Scan the material for the string "States" and copy out every line in which it occurs.

Data for processing below:

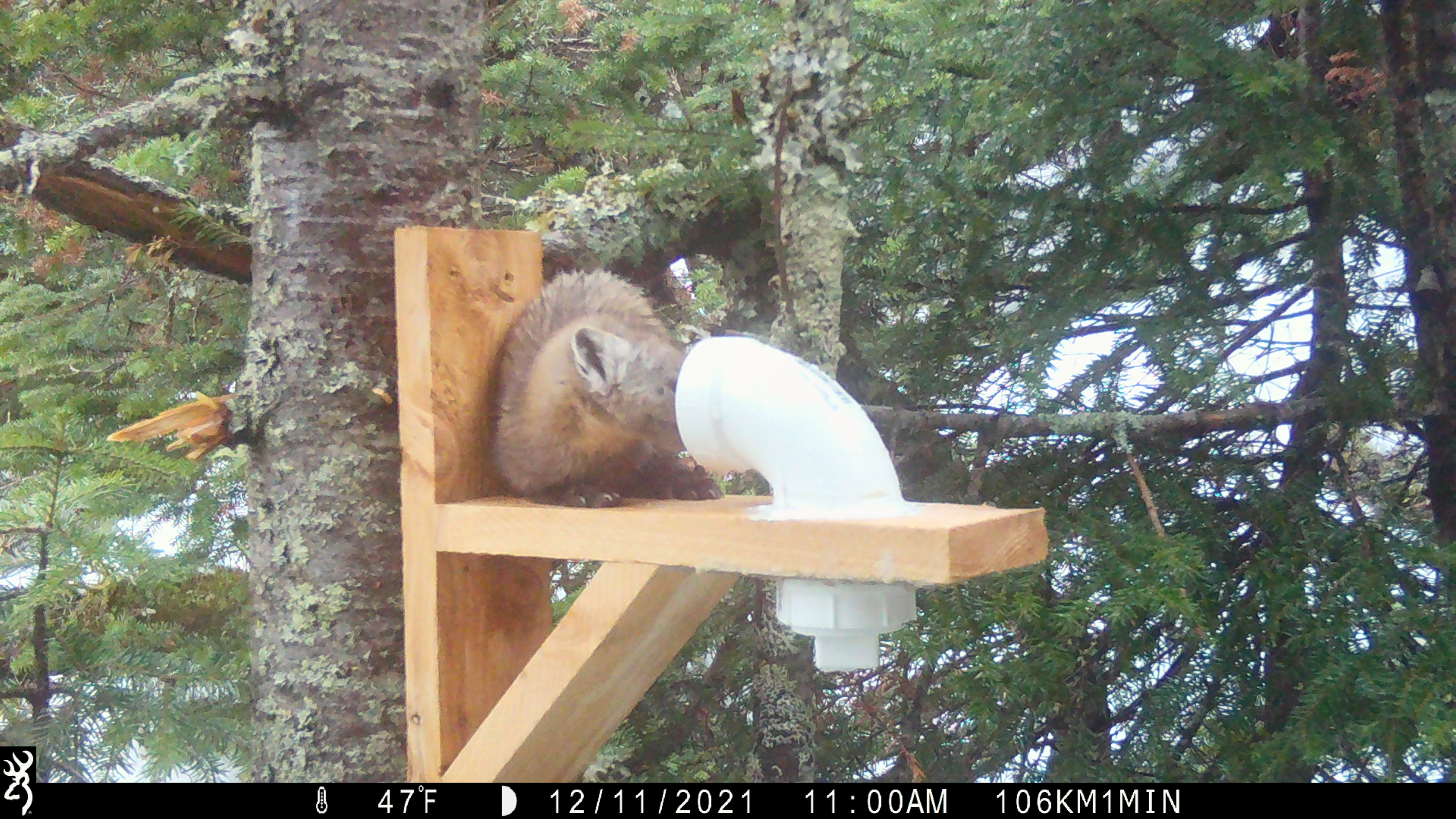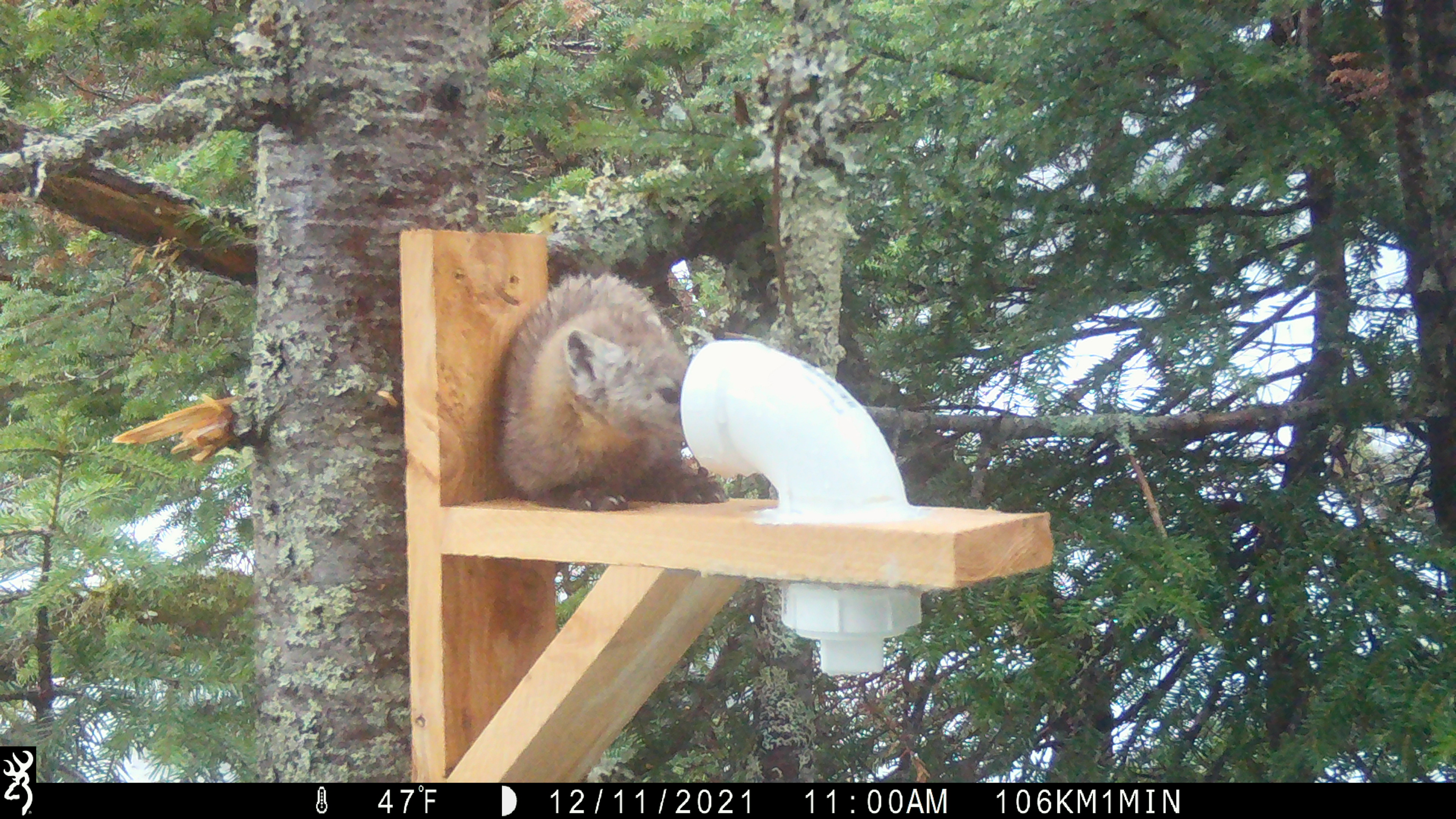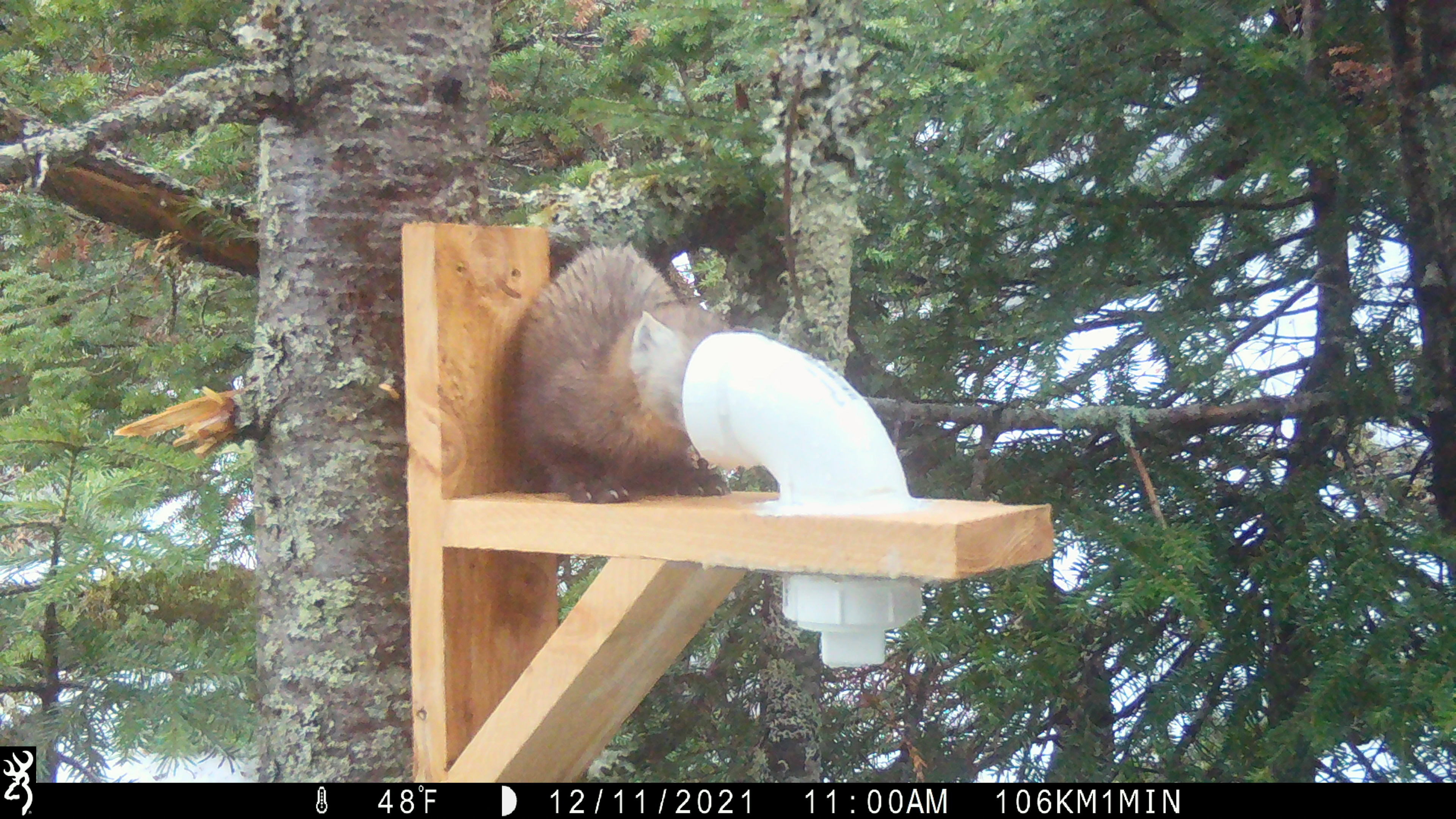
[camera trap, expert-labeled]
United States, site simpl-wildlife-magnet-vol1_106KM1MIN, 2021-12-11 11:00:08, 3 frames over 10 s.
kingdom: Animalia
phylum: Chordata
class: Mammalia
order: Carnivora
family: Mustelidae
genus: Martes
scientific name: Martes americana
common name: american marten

End of Data for processing.
Data for processing below:

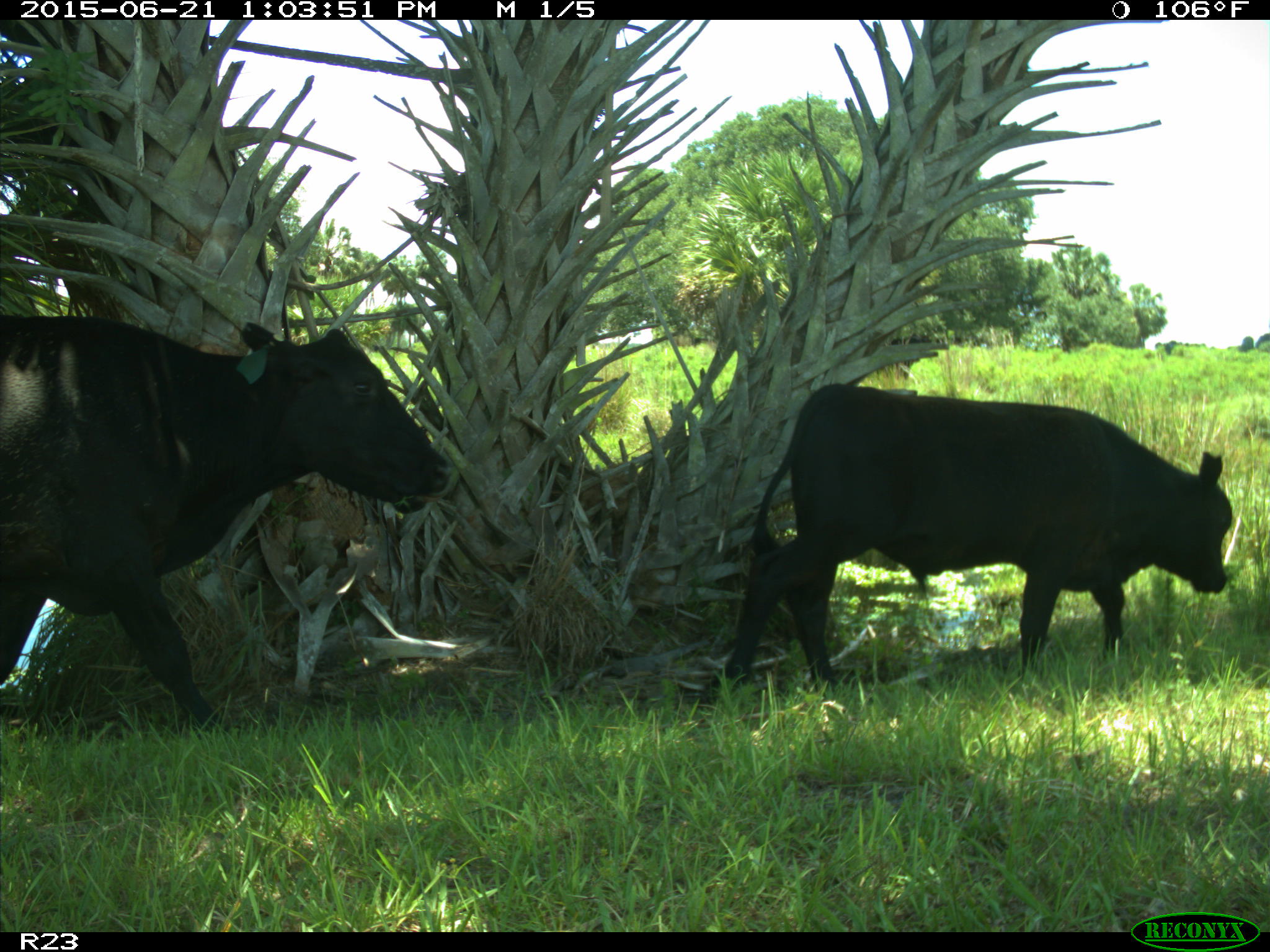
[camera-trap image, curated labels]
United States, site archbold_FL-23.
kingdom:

End of Data for processing.

**Worked solution:**
United States, site simpl-wildlife-magnet-vol1_106KM1MIN, 2021-12-11 11:00:08, 3 frames over 10 s.
United States, site archbold_FL-23.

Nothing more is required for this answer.